### Aufgabe A
Bitte tausche in der Auflistung, von der Zeile mit „From this camera“ bis zum Ende der Auflistung, „ceiling tile“ gegen „ceiling panel“ aus. Gib nur diese Zeilen wieder und lass alles andere unverändert.

### Textabschnitt
▬▬▬▬▬▬▬▬▬▬
Cover des edel aufgemachten Buches – immer Bilder aus der Kindheit und ein aktuelles, von Fotograf Meinrad Schade professionell in Szene gesetzt.

Grosse Betroffenheit

Die Geschichte der 1973 geborenen Lilian Köchli liess einen schaudern. Geboren in den Bergen El Salvadors erlebte sie als kleines Mädchen den Horror des Bürgerkrieges, erlebte, wie ihre Mutter von Todesschwadronen verschleppt wurde, was ihren Vater zu einem verzweifelten, ohnmächtigen Mann werden liess. Später wurde auch er durch Verrat Opfer dieser Terrorgruppierungen. Der Bürgerkrieg ging mitten durch ihre Familie – Familie des Vaters der Guerilla zugeneigt, die Familie der Mutter der Regierungsseite. Männer entführten die beiden noch ganz jungen Kinder.
▬▬▬▬▬▬▬▬▬▬
### Aufgabe B
Führe den Textabschnitt über Lilian Köchlis Kindheit im Bürgerkrieg von El Salvador weiter. Beginne nach seinem letzten Satz.

Datensätze mit Fragen zu Szenen
▬▬▬▬▬▬▬▬▬▬
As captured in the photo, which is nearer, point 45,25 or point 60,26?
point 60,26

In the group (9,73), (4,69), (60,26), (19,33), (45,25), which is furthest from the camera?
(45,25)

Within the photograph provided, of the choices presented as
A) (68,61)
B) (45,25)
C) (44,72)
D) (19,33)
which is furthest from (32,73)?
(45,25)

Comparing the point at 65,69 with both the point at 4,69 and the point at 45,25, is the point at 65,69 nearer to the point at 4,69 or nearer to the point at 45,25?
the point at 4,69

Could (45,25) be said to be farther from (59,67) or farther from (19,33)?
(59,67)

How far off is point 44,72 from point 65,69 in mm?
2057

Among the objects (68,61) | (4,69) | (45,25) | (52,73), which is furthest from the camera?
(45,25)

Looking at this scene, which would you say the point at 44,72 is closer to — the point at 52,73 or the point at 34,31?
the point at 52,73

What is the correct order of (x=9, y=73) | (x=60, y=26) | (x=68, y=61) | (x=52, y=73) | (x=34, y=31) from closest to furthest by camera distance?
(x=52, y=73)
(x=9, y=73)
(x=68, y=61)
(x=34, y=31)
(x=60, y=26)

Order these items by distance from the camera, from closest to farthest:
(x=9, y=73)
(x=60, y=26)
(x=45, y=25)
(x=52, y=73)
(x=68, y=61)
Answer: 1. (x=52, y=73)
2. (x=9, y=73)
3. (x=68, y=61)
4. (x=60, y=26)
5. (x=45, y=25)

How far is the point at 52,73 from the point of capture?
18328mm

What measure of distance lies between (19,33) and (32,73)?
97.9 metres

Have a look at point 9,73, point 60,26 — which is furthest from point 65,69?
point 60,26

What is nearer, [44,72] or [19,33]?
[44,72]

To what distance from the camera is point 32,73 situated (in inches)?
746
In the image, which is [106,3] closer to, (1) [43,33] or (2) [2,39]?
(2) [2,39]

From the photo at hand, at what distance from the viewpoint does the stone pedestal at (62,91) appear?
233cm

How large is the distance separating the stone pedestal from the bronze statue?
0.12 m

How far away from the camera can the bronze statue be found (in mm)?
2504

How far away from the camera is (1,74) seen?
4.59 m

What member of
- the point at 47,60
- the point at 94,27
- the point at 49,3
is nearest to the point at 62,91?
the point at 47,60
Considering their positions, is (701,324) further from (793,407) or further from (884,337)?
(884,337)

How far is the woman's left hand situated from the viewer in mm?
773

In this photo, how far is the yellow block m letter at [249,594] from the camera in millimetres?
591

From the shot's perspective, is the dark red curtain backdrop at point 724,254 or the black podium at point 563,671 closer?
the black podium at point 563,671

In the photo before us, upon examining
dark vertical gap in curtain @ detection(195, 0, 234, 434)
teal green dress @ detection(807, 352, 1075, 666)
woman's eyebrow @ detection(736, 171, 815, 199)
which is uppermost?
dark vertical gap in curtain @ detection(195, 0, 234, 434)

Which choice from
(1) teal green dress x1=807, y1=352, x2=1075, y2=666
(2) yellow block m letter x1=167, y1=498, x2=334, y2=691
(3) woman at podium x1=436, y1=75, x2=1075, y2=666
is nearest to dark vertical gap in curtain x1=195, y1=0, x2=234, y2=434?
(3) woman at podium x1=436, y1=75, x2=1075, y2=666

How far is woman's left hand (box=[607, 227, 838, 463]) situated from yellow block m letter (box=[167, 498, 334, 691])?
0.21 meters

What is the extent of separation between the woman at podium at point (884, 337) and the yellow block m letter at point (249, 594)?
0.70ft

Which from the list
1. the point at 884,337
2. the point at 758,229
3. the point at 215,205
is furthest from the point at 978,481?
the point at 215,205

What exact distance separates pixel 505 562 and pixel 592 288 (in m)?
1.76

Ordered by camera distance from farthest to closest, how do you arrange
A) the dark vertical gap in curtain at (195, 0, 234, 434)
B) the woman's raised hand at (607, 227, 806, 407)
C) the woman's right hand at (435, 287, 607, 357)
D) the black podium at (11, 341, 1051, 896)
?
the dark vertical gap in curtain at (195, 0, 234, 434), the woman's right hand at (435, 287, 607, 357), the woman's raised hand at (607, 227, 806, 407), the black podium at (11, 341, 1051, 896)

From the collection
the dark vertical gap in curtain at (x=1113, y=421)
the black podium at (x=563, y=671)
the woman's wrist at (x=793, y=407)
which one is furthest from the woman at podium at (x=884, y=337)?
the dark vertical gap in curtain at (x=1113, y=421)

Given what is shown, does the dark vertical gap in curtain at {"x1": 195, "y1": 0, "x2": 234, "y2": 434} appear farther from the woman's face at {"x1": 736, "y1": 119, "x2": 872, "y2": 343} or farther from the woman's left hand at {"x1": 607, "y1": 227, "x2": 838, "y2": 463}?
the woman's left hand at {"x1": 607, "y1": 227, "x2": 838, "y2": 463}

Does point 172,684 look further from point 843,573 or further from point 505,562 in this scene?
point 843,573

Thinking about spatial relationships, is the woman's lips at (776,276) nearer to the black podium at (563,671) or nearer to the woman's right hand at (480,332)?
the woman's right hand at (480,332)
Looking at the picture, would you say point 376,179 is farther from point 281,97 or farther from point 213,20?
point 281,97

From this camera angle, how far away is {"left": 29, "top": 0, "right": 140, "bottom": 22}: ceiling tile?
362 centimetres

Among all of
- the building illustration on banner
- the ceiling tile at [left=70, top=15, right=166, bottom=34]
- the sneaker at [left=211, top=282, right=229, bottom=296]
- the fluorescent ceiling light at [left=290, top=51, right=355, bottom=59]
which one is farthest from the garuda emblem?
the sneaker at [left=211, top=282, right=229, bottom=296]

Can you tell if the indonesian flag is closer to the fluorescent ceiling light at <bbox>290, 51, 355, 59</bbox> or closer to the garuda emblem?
▬▬▬▬▬▬▬▬▬▬
### Antwort A
From this camera angle, how far away is {"left": 29, "top": 0, "right": 140, "bottom": 22}: ceiling panel?
362 centimetres

Among all of
- the building illustration on banner
- the ceiling panel at [left=70, top=15, right=166, bottom=34]
- the sneaker at [left=211, top=282, right=229, bottom=296]
- the fluorescent ceiling light at [left=290, top=51, right=355, bottom=59]
which one is farthest from the garuda emblem?
the sneaker at [left=211, top=282, right=229, bottom=296]

Can you tell if the indonesian flag is closer to the fluorescent ceiling light at <bbox>290, 51, 355, 59</bbox> or closer to the garuda emblem?

### Antwort B
Erst kamen sie im Palast eines offenbar reichen «Commandante» unter, dann in ein Waisenhaus und schliesslich als zur Adoption freigegebene Kinder in die Schweiz. Doch ihr erster Ort war kein guter. Misshandlungen und Nahrungsentzug wurden mit der Zeit für Nachbarn sichtbar, so dass sie zu einer anderen Familie kamen. Als Erwachsene durfte Lilian einen liebevollen Partner kennenlernen, bekam Kinder und gewann die Einsicht, dass die Vergangenheit nicht rückgängig gemacht werden, sie aber sehr wohl die Hoheit über das jetzige und zukünftige Leben haben könne.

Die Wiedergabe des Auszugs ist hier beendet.